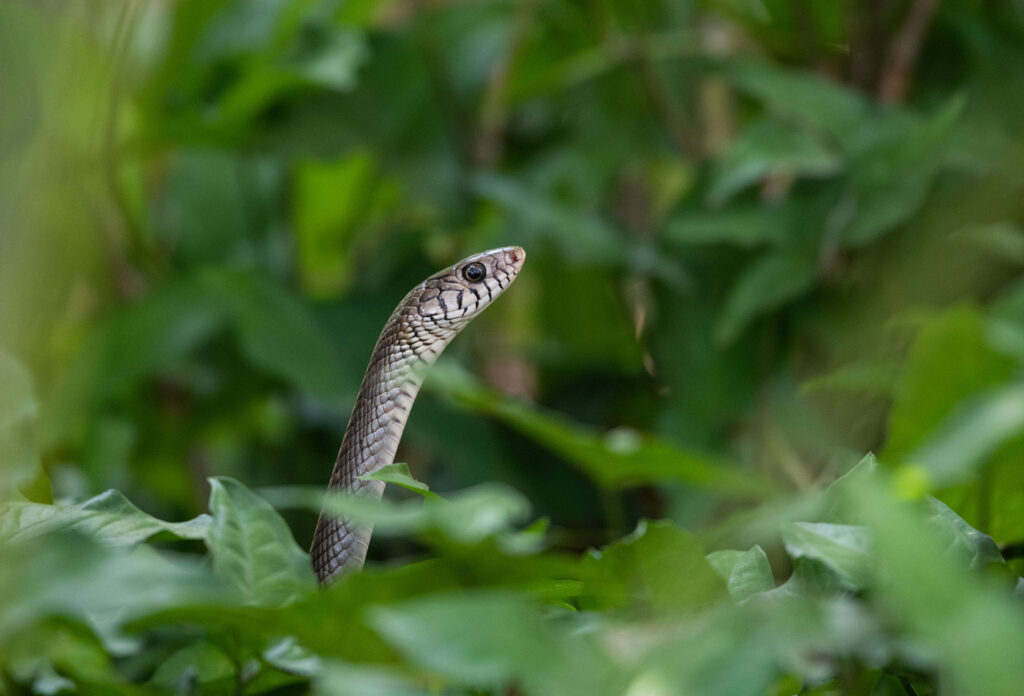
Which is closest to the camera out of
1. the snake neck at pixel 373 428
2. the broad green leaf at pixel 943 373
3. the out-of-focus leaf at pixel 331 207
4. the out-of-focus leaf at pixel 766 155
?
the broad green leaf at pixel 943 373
* * *
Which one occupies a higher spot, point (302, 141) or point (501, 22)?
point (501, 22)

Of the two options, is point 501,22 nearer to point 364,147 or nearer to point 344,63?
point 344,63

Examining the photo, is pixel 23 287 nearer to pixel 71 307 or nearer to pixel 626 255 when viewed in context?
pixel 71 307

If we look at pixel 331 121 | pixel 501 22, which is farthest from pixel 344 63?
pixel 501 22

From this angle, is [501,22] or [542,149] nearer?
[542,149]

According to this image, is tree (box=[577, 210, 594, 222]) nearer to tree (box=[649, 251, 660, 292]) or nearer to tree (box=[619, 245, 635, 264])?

Exercise description — Retype the entries starting at the line that contains "Which one occupies" and ending at the line that contains "According to this", with both of those lines included.

Output for this exercise —
Which one occupies a higher spot, point (302, 141) or point (501, 22)?
point (501, 22)

Of the two options, is point 501,22 nearer to point 364,147 or nearer to point 344,63?
point 344,63

Examining the photo, is pixel 23 287 nearer to pixel 71 307 or nearer to pixel 626 255 when viewed in context?
pixel 71 307

If we look at pixel 331 121 | pixel 501 22, which is farthest from pixel 344 63?
pixel 501 22

From this angle, is [501,22] or [542,149] nearer?
[542,149]

According to this image, is tree (box=[577, 210, 594, 222]) nearer to tree (box=[649, 251, 660, 292]) or nearer to tree (box=[619, 245, 635, 264])?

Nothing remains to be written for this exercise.